Wo sich im ersten Beispiel die Geschichte der 17-Jährigen Lejla, die als Hotelangestellte in Sarajevo von einem besseren Leben in Deutschland träumt, in traurig-kitschigen Nahaufnahmen verliert, schafft es Regisseur Reto Caffi in „Auf der Strecke“ mit Hilfe seiner fähigen TV-Darsteller Roeland Wisnekker und Julie Bräuning eine spannungsgeladene Geschichte zu erzählen. Der Zürcher Kaufhausdetektiv Rolf ist in die Buchverkäuferin Sarah verliebt und beobachtet sie auf Schritt und Tritt.
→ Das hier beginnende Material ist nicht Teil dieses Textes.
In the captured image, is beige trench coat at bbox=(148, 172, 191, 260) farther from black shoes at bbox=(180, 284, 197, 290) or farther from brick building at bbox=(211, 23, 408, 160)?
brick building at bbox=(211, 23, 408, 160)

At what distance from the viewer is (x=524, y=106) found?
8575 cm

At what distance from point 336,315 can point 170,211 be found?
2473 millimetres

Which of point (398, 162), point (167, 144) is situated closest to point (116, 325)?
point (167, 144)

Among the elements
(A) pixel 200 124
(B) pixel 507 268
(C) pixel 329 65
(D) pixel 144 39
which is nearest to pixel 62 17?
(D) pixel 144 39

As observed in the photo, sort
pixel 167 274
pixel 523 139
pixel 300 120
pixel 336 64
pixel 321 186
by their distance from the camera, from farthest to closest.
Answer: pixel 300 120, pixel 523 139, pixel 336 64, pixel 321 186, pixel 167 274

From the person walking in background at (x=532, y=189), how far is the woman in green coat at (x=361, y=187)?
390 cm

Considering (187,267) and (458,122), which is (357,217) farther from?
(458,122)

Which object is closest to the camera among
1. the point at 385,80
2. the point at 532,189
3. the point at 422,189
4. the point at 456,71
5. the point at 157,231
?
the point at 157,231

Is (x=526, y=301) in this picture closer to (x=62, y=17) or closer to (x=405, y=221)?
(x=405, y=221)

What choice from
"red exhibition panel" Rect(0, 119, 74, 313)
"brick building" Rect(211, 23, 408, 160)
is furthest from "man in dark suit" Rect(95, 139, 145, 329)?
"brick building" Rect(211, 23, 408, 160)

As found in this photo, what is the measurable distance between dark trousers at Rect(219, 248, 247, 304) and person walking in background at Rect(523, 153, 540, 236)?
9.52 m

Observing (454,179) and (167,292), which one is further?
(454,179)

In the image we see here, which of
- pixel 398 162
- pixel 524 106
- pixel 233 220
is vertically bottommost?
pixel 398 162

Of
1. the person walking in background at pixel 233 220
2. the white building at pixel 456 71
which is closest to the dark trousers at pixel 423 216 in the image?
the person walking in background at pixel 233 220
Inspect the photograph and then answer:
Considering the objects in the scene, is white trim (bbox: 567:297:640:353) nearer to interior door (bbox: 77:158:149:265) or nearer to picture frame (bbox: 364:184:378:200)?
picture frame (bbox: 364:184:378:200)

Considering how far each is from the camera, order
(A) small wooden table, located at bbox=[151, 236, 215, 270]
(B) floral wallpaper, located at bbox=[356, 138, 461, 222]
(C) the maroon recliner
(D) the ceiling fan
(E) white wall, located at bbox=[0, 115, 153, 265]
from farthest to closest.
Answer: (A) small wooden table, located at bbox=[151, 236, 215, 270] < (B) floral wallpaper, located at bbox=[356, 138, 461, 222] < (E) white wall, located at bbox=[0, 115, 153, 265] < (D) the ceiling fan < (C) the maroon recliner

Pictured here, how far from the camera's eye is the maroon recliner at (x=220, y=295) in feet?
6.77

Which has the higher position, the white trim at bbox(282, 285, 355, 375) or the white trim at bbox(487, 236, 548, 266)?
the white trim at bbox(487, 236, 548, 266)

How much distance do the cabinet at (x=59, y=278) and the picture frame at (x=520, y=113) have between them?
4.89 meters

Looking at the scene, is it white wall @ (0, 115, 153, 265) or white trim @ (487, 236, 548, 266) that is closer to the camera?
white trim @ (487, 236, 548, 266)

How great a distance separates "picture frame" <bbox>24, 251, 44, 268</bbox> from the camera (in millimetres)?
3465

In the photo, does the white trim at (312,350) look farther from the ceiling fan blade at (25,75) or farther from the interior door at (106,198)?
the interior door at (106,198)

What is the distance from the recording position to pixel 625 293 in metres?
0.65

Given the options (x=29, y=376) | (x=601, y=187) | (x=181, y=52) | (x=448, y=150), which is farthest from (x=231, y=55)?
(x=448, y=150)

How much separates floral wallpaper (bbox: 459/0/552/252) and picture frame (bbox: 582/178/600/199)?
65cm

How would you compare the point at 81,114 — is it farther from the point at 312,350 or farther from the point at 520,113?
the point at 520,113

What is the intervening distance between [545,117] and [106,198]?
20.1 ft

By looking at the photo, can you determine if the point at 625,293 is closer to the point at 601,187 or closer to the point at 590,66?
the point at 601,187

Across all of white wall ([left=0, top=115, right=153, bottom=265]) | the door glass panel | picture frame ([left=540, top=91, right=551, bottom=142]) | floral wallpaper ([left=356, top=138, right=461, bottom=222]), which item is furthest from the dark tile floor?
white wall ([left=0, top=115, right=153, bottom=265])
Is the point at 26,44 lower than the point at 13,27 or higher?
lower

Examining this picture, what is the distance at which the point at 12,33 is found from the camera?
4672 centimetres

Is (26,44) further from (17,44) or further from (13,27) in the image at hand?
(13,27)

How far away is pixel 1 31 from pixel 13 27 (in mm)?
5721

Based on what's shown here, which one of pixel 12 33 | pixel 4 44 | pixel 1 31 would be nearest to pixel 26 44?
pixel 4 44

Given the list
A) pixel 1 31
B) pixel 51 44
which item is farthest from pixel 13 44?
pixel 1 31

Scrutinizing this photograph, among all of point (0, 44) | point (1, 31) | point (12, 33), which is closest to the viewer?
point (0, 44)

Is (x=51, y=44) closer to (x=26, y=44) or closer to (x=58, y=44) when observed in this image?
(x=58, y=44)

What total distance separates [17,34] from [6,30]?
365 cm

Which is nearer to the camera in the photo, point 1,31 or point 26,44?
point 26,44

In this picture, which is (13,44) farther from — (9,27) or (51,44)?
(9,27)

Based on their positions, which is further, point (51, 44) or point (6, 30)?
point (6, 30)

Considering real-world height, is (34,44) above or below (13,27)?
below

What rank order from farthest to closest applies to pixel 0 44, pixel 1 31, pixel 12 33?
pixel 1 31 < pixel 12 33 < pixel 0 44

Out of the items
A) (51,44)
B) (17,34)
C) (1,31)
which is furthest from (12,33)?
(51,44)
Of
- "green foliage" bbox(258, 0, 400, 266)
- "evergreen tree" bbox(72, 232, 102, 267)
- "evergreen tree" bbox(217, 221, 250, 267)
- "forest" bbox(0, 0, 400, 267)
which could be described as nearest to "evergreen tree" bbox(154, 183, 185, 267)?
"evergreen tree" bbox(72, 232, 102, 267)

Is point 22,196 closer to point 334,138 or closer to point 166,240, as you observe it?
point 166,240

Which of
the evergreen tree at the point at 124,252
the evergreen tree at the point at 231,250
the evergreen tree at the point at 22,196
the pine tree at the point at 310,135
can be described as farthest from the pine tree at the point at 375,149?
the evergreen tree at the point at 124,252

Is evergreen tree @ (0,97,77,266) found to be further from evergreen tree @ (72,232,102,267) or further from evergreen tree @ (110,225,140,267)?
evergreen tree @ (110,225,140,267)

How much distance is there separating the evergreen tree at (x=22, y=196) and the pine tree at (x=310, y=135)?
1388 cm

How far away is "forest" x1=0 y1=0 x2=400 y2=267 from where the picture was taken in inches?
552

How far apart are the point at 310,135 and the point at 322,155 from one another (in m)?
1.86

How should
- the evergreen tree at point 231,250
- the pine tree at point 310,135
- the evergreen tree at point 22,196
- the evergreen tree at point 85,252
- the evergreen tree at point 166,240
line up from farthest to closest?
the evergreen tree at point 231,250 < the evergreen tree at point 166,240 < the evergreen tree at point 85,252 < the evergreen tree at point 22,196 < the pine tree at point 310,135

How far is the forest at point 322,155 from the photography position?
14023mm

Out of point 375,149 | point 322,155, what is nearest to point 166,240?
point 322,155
Auf dem Heimweg bekommt er einen Streit zwischen ihr und einem unbekannten Mann mit, den er fälschlicherweise als ihren Freund identifiziert. Sarah steigt wütend aus der S-Bahn und Rolf wird Zeuge, wie der Unbekannte direkt danach von Schlägern tot geprügelt wird. Doch anstatt zu helfen, macht er sich davon. Ein folgenschwerer Fehler, denn Rolf plagen nicht nur Gewissensbisse – er kommt auch seiner Angebeteten näher und erfährt, dass das Opfer ihr Bruder war. Die Geschichte ist ruhig, aber nie schleppend inszeniert und lässt den Zuschauer mit der ungelösten Situation zurück. Zum Glück möchte man meinen – denn ansonsten würde auch diese Geschichte zum Werbefilm für Zivilcourage geraten.
Dass Schweizer Filmemacher aber nicht nur mit den politischen und gesellschaftlichen Problemen in ihrem eigenen Land beschäftigt sind, zeigt der Themenkomplex „I ha di gärn“. Dort standen Beziehungs- und Alltagskonflikte im Vordergrund. Und auch im vierten Themenkomplex, „Satiricorti“ ist es der Sohn eines Marokkaners, der seinem 80-jährigen Vater den Wunsch erfüllen möchte, einmal in der Schweiz Ski zu fahren. Von Marrakesch in die Schweiz ist es ein weiter Weg und so holt der Sohn die Alpen einfach nach Nordafrika („Il neige a Marrakech“ von Hicham Alhayat).
Die Filme in „Heidi revisited“ gehen selten gut aus und bieten erst recht keine Lösungen. Und das ist richtig, denn so ermöglichen sie einerseits einen humorvollen, selbstreflexiven Blick auf die Eidgenossen. Andererseits beschäftigen die Filme sich mit hochpolitischen Themen wie dem Balkankonflikt und der Migrationsproblematik in der Schweiz – ohne an den oftmals allzu „gepützelten“ Grenzen des Landes stehen zu bleiben.